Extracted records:
start

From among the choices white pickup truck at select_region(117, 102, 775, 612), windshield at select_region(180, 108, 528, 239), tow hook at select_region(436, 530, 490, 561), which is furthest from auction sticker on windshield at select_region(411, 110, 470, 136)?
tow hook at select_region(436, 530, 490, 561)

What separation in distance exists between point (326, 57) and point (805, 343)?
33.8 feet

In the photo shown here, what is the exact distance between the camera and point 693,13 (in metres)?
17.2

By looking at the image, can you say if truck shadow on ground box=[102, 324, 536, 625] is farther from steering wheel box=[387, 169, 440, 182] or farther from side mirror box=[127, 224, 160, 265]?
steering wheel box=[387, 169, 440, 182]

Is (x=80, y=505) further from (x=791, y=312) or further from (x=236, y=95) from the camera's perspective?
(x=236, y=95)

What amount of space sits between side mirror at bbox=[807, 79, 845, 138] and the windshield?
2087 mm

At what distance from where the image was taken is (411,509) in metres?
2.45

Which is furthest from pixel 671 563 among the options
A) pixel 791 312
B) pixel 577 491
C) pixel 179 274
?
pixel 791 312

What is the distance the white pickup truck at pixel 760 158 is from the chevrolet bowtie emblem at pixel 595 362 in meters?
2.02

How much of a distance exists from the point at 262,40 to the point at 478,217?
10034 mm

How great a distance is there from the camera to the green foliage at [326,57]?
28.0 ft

end

> STATED PROBLEM:
Every line of the records above needs to be given again exactly.

> COMPLETE OUTPUT:
From among the choices white pickup truck at select_region(117, 102, 775, 612), windshield at select_region(180, 108, 528, 239), tow hook at select_region(436, 530, 490, 561), which is furthest from auction sticker on windshield at select_region(411, 110, 470, 136)?
tow hook at select_region(436, 530, 490, 561)

What separation in distance exists between point (326, 57) and point (805, 343)?
33.8 feet

In the photo shown here, what is the exact distance between the camera and point 693,13 (in metres)?
17.2

By looking at the image, can you say if truck shadow on ground box=[102, 324, 536, 625] is farther from steering wheel box=[387, 169, 440, 182] or farther from side mirror box=[127, 224, 160, 265]?
steering wheel box=[387, 169, 440, 182]

Is (x=80, y=505) further from (x=791, y=312) or further from (x=236, y=95) from the camera's perspective?
(x=236, y=95)

What amount of space sits between side mirror at bbox=[807, 79, 845, 138] and the windshield?
2087 mm

At what distance from where the image was taken is (411,509) in metres?
2.45

Which is furthest from pixel 671 563 among the options
A) pixel 791 312
B) pixel 577 491
C) pixel 179 274
?
pixel 791 312

What is the distance the white pickup truck at pixel 760 158 is from the chevrolet bowtie emblem at pixel 595 362 in meters?
2.02

How much of a distance exists from the point at 262,40 to the point at 478,217?
10034 mm

How great a distance is there from the camera to the green foliage at [326,57]?
28.0 ft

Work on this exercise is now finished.